Erinnerungen an den August 1999 werden wach. Damals erschütterten nacheinander schwere Erdbeben die Nordwesttürkei und Athen. Erst halfen griechische Rettungsteams in der Türkei, dann kamen türkische Retter nach Griechenland. Die Katastrophen brachten beide Länder einander näher.

Der damalige griechische Außenminister Giorgos Papandreou und sein damaliger türkischer Kollege Ismail Cem vereinbarten vertrauensbildende Maßnahmen. Das Wort „Erdbebendiplomatie“ wurde geboren. Die Ära der Entspannung hielt an, bis der heutige türkische Staatschef Recep Tayyip Erdogan seit 2016 immer feindseligere Töne gegenüber Griechenland anschlug.

Die Fronten sind extrem verhärtet

Öffnet sich jetzt ein Fenster für eine Wiederannäherung? Die Hoffnung darauf gibt es in beiden Völkern. Aber greifbare Anzeichen dafür sind bisher nicht zu erkennen. Noch nie in den vergangenen 50 Jahren waren die Fronten zwischen beiden Ländern so verhärtet wie jetzt.

Auch das politische Personal in Ankara ist ein anderes als 1999. Während Cem eine echte Freundschaft mit dem Griechen Papandreou verband, gehört Mevlüt Çavuşoğlu zu den Scharfmachern in Ankara.

Die Situation ist heute auch deshalb eine andere, weil Staatschef Erdogan das Feindbild Griechenland im beginnenden Wahlkampf braucht, um die nationalistische Wählerschaft für sich zu mobilisieren – zumal er jetzt wegen seiner Versäumnisse beim Katastrophenschutz unter Druck gerät. Überdies wird eine Annäherung erschwert, weil die Liste der Konfliktthemen heute viel länger ist als 1999.

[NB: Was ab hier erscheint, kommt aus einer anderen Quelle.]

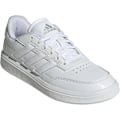 Pikkukuva 4 / 8: Adidas Courtblock Lenkkarit Valkoinen EU 36 Nainen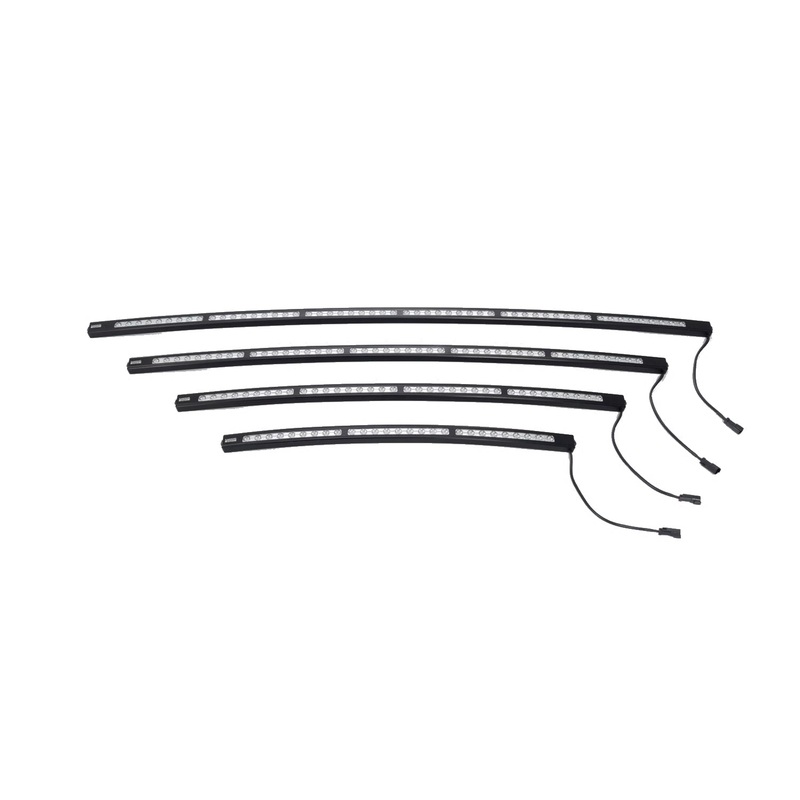 Luminix Edge High Power LED Light Bar 11063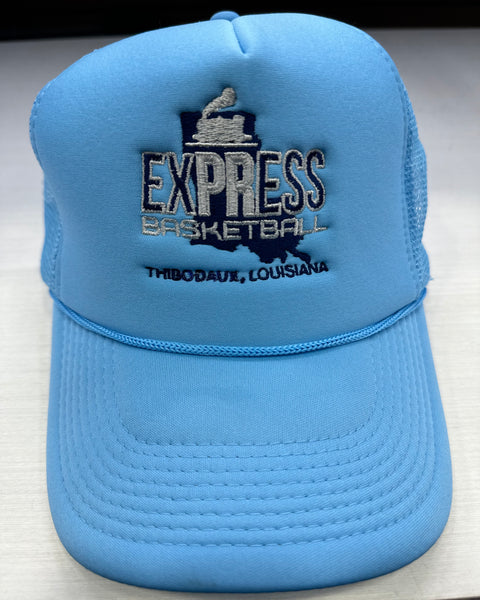 Thibodaux Express Hat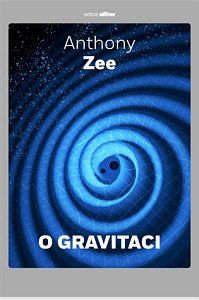 O gravitaci - Stručné pojednání o závažném tématu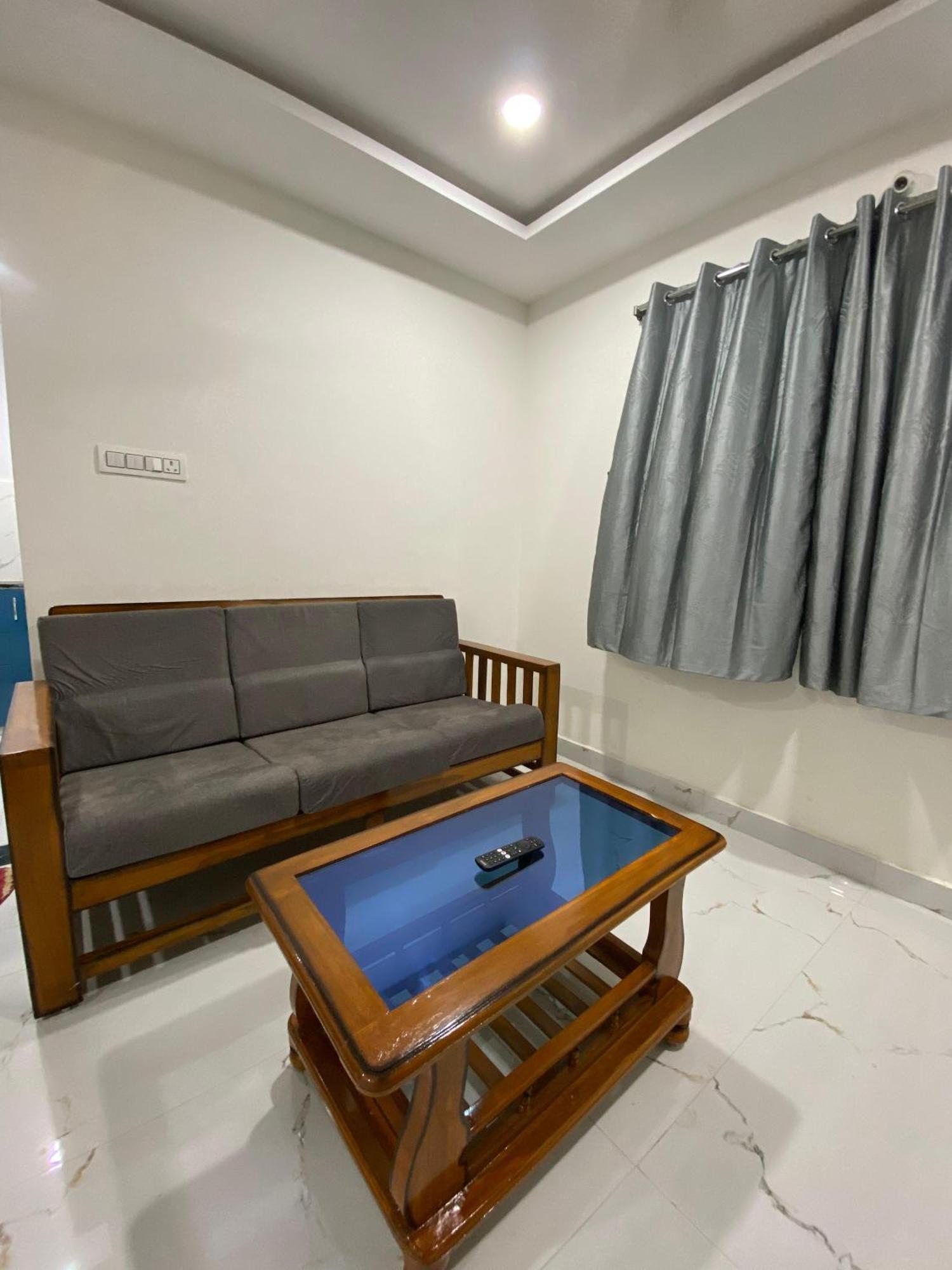 Apartment Millennia Service Hyderabad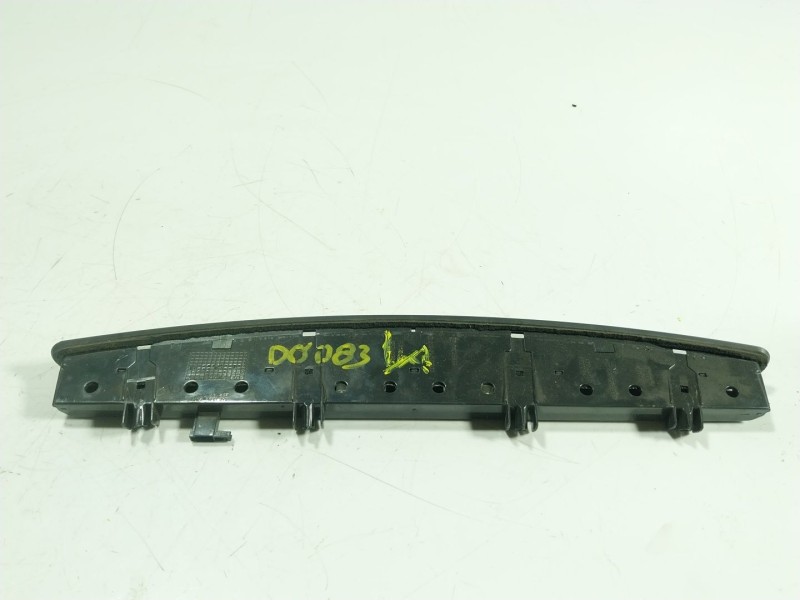 Recambio de piloto trasero central para opel insignia a (g09) 1.4 (68) referencia OEM IAM  22756339 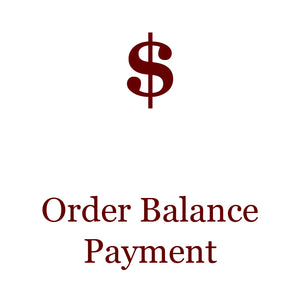 Order Balance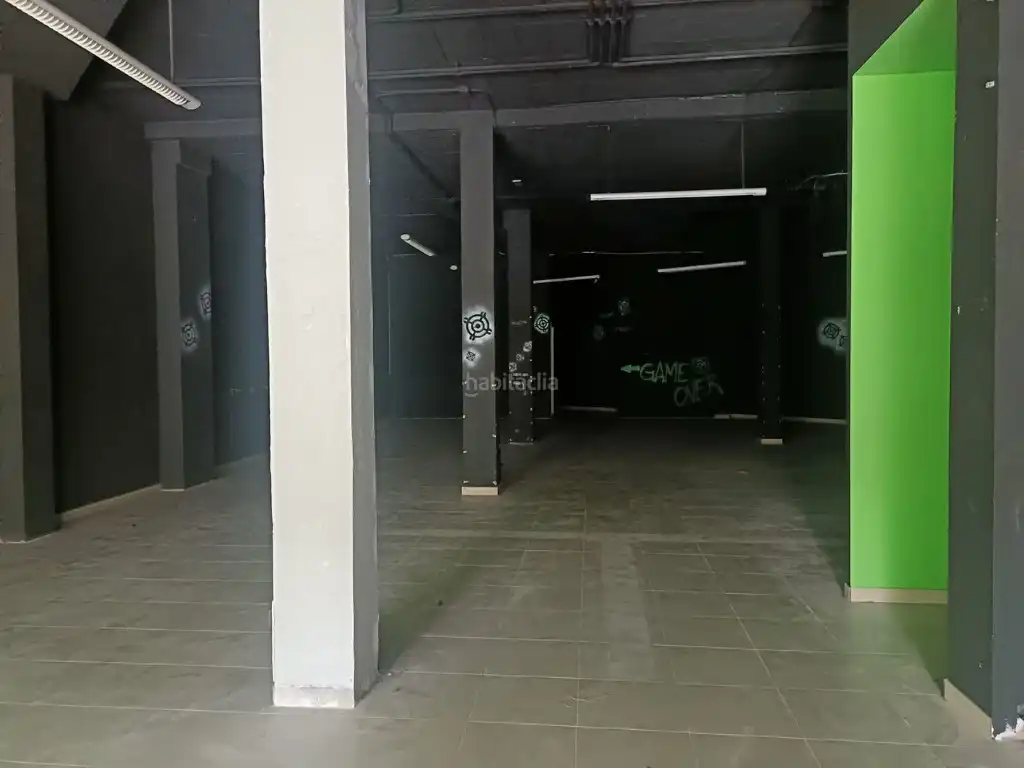 Business premises to rent in Avenida Estatut, imagen 12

Erdogan spricht Griechenland die Souveränität über Ägäisinseln wie Rhodos, Kos und Lesbos ab. Er droht den Nachbarn mit einer Invasion („Wir können plötzlich über Nacht kommen“) und mit einem Raketenangriff auf die Viermillionenstadt Athen. Zumindest bis zu den Wahlen in der Türkei ist schwer vorstellbar, dass Erdogan von seiner Kriegsrhetorik abrückt.

Im vergangenen Mai brach er alle Kontakte zum griechischen Premier Kyriakos Mitsotakis ab. „Mitsotakis existiert für mich nicht mehr“, sagte Erdogan damals. Immerhin: Als Mitsotakis am Montag in Ankara anrief, um das Beileid Griechenlands auszusprechen, nahm Erdogan das Gespräch wenigstens entgegen.